On a recent Saturday morning in June, residents streaming in and out of the Bay Pointe Apartments skewed young. One resident who moved to the complex just a few weeks ago was paying $3,000 a month for a one-bedroom apartment. Another told me that the complexes’ “amenities were not great,” and described a situation where they were initially promised a one-bedroom, only to spend their first month in the complex in a studio apartment. “I thought it was going to be better when new management came in, but they didn’t change anything,” one resident told me. Most of the people I encountered were aware of the recent management changes but had no idea that Blackstone was their new landlord, a trend that Guzman told me was ubiquitous among residents across Blackstone properties in San Diego County.

With Blackstone’s increasing buy up of residential real estate, San Diego is now a textbook example of a half-century-long process that is making cities unaffordable for the middle and working class. In the first American great urban restructuring of the 20th century, the federal government propped up private investment in suburban neighborhoods through subsidizing infrastructure and the provision of low-interest 30-year loans, made available almost exclusively to white middle-class families. Blockbusting, redlining, and abandonment proliferated across U.S. cities in the aftermath, leaving predominantly Black and brown residents to organize their neighborhoods for themselves.

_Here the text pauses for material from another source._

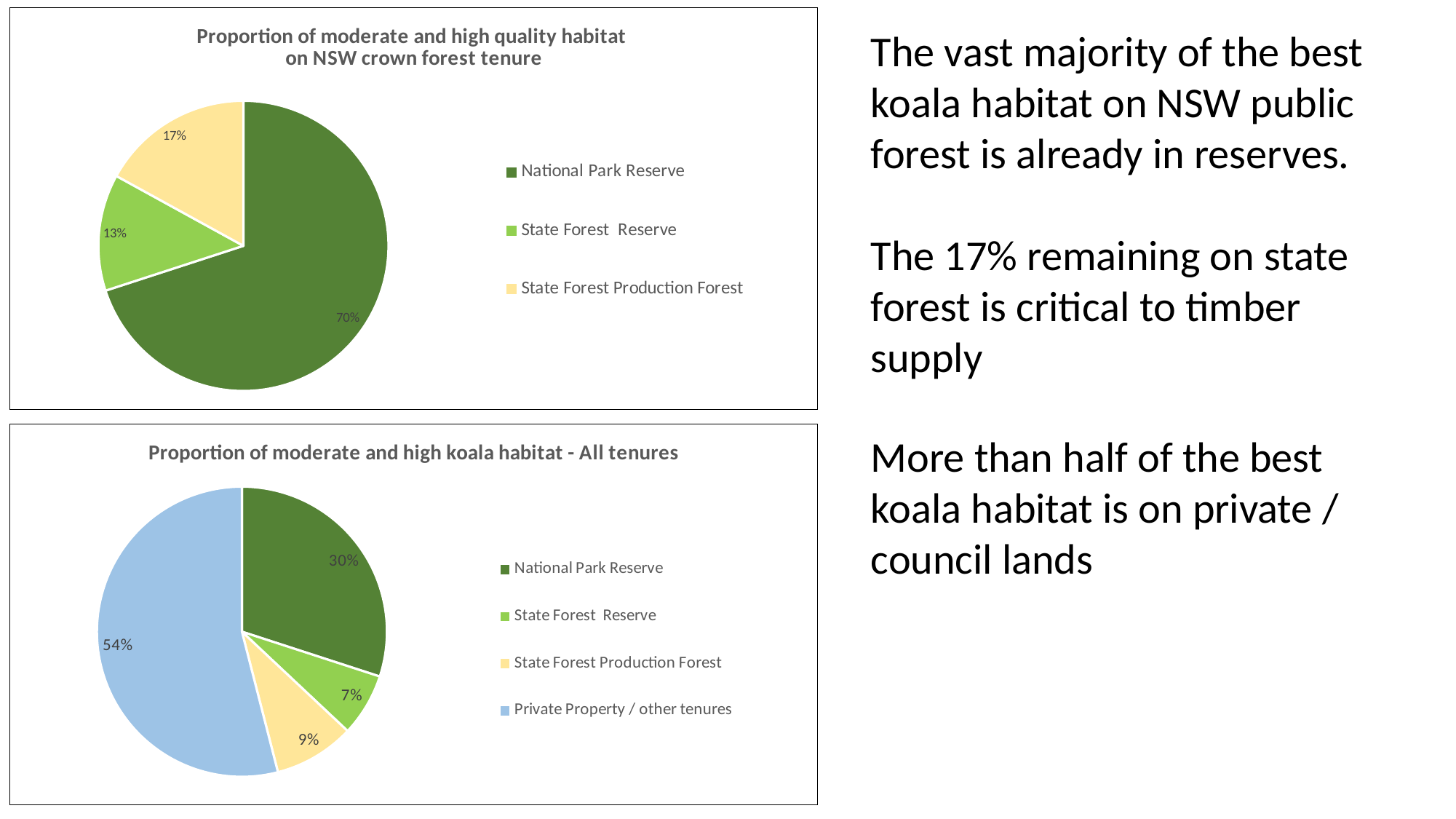
In the top chart (Proportion of moderate and high quality habitat on NSW crown forest tenure), what share is National Park Reserve? 70% In the bottom chart, which category has the smallest slice? State Forest Reserve In the top chart, how many slices does the pie have? 3 In the bottom chart, what share is State Forest Production Forest? 9% In the top chart, which category has the smallest slice? State Forest Reserve In the top chart, which category has the largest slice? National Park Reserve What type of chart is the bottom chart? Pie chart In the top chart, what share is State Forest Production Forest? 17% In the bottom chart, what is the difference in percentage points between Private Property / other tenures and National Park Reserve? 24 In the bottom chart (Proportion of moderate and high koala habitat - All tenures), what share is Private Property / other tenures? 54% In the bottom chart, what share is National Park Reserve? 30% In the top chart, what share is State Forest Reserve? 13%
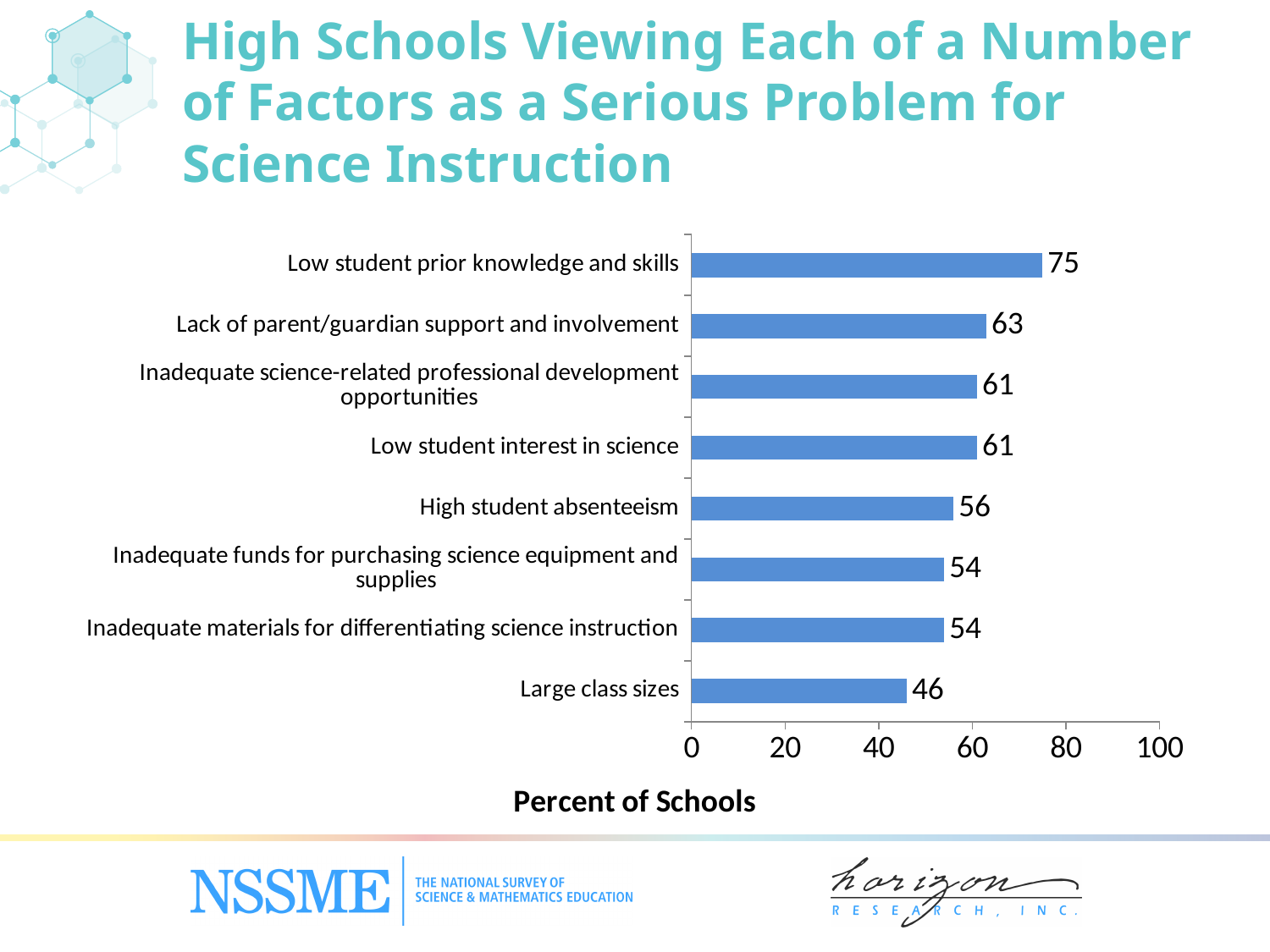
Which is larger: the value for high student absenteeism or the value for large class sizes? High student absenteeism What is the value for high student absenteeism? 56 Is the value for low student interest in science greater or less than 40? greater Which factor has the lowest percent of schools viewing it as a serious problem? Large class sizes What percent of schools view low student prior knowledge and skills as a serious problem? 75 What is the value for large class sizes? 46 How many factors are shown in the chart? 8 What kind of chart is shown on the slide? Bar chart What is the value for lack of parent/guardian support and involvement? 63 Which factor has the highest percent of schools viewing it as a serious problem? Low student prior knowledge and skills What is the difference between the values for low student prior knowledge and skills and large class sizes? 29 What is the label of the horizontal axis? Percent of Schools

However, the flow of money outside of the city left urban areas vulnerable to further extraction. As early as the 1970s, New York, Philadelphia, and other cities began to see waves of gentrification. While some scholars were decrying gentrification as a product of the cultural tastes of what we would call hipsters today, others like the geographer Neil Smith were focused on flows of money and capital investment rather than individuals’ consumption habits. “Gentrification is a back to the city movement all right, but of capital rather than people,” he observed. “The people taking advantage of this returning capital are still, as yet, from the city.” Over 40 years ago, Smith presciently predicted how investment would reshape the American city, anticipating how first-wave gentrification was just the beginning of this new phase of the financialization of the housing stock.

In a September 2021 Morningstar report describing the conditions of presale for Blackstone’s San Diego holdings, Bay Pointe is grouped together with several other similar properties. The properties named in the report had once been owned by Conrad Prebys, a San Diego developer who, upon getting to know the families across his complexes, significantly invested in Boys & Girls Clubs across the county. Not all landlords were as invested in their communities as Prebys and few management companies were saints, but they had been, for the most part, present in their own properties. They were accountable to their tenants through a legible logic of encountering them where they lived, ate, breathed, and played. Now communities like Bay Pointe have been transformed into something else entirely. As Morningstar recently put it: “the collateral consists of 32 Class B multifamily properties totaling 4,202 market-rate units in the greater San Diego area.” When homes become collateral—items of value that secure a loan or investment—residents become collateral damage. The assets continue to be acquired. The full extent of the damage is just beginning to be seen.

Valerie Stahl is an Assistant Professor of City Planning at San Diego State University. Her research focuses on public and affordable housing, community engagement, and zoning.